Motorisme

Ce court article écrit par Daniel James en 2000 explique pourquoi tant de gens passent autant de temps de leur vie à conduire. Il identifie les forces motrices derrière le motorisme de masse, en particulier les différentes formes de dictature et de propagande politique, que ce soit le fascisme hitlérien, le stalinisme, le thatchérisme ou le fordisme. Pour James, la voiture est un appareil d’obéissance de masse, et le motorisme est une idéologie plutôt qu’un choix individuel. Si nous le reconnaissons, affirme James, nous sommes en mesure de nous en débarrasser.

Motorisme

Personne n’a inventé la voiture. Elle a évolué à partir de la calèche, de la bicyclette et du moteur industriel. Aujourd’hui, des centaines de millions de véhicules à moteur sont utilisés dans le monde. Les conséquences négatives de cette situation sont documentées ailleurs. André Gorz, dans son essai de 1973 L’idéologie sociale de l’automobile, expose ce qui est aujourd’hui l’explication conventionnelle de cette énorme prolifération technologique. Les voitures sont des « produits de luxe inventés pour le plaisir exclusif d’une minorité très riche » qui sont largement répandus en raison du triomphe de l’idéologie bourgeoise. Cela s’est combiné à l’aménagement des villes autour de la voiture pour rendre les déplacements motorisés à la fois essentiels à la vie moderne et paradoxalement désastreux.

> _EXTRAITS DE DONNÉES_
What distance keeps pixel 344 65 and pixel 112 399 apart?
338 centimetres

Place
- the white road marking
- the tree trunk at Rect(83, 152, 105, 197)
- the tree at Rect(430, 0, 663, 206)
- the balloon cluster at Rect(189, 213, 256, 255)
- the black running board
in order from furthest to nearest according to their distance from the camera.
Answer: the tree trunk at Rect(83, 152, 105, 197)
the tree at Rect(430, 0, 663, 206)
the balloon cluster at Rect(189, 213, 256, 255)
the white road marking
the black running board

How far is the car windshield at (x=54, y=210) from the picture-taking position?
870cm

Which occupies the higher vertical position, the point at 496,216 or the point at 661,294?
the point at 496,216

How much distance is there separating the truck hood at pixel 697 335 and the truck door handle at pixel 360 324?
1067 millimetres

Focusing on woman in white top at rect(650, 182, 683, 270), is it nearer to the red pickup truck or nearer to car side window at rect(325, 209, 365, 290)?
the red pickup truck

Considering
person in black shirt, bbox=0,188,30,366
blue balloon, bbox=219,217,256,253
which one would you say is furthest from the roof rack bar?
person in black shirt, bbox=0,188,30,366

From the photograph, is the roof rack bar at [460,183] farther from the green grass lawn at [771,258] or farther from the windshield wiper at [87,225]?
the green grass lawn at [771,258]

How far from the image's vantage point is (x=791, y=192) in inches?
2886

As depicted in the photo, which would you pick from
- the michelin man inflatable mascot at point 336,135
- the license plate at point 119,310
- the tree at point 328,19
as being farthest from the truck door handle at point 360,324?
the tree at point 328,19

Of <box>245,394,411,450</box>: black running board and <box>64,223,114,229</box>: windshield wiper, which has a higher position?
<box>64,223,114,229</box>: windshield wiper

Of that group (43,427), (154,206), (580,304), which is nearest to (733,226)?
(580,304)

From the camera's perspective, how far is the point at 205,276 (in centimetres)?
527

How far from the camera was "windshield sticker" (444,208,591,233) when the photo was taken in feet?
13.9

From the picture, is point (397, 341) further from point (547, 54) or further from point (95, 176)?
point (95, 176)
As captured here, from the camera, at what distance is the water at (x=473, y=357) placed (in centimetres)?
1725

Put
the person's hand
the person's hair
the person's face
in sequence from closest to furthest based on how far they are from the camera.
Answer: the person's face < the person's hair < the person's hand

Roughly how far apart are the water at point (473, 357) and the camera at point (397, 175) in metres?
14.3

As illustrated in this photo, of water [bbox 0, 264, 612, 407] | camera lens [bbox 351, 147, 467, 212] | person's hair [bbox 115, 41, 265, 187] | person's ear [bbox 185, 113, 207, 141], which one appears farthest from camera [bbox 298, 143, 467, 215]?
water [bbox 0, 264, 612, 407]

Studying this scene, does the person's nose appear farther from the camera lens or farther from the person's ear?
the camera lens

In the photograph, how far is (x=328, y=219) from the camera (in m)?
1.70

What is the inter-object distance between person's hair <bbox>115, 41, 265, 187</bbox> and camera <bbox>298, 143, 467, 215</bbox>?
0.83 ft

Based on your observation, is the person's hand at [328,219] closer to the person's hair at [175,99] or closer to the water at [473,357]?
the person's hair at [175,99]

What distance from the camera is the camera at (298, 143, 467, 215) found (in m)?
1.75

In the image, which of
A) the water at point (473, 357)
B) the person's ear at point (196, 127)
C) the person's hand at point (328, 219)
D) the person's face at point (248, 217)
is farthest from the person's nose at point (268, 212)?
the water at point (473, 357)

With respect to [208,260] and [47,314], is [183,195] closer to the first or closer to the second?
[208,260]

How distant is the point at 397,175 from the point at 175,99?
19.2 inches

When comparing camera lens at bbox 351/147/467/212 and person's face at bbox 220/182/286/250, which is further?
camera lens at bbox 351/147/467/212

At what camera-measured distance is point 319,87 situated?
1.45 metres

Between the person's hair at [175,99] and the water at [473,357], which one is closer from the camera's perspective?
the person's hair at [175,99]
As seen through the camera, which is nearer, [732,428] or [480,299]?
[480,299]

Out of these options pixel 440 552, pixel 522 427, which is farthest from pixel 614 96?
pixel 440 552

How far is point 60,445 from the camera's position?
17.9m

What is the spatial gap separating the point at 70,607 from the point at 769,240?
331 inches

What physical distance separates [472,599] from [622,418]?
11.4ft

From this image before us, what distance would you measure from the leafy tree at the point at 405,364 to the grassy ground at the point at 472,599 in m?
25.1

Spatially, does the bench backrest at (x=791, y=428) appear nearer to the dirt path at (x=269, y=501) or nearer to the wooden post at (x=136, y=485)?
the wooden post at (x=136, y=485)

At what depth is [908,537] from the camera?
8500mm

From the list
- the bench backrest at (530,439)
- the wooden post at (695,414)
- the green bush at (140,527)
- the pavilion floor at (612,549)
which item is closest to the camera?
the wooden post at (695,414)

> _CONSIGNE_
Rédigez la suite du texte sur le motorisme en commençant juste après sa dernière phrase.

> _RÉPONSE ATTENDUE_
Imaginez une personne typique, conduisant sa voiture jusqu’au centre commercial. Une activité bourgeoise et luxueuse ? Difficile à croire, et pas seulement parce qu’il y a trop d’autres personnes qui font la même chose. L’expérience de la conduite automobile dans les sociétés occidentales contemporaines peut être décrite comme une expérience limitée, peu stimulante et répétitive. La conduite automobile se fait parce qu’elle « doit être faite » et non pour le plaisir. Si nous acceptons que toutes les personnes qui conduisent des véhicules automobiles choisissent de le faire en raison du mantra bourgeois de la « liberté personnelle », alors les problèmes qui en résultent sont dus à la « liberté personnelle » exercée par trop de personnes. Qui voudrait combattre la liberté ?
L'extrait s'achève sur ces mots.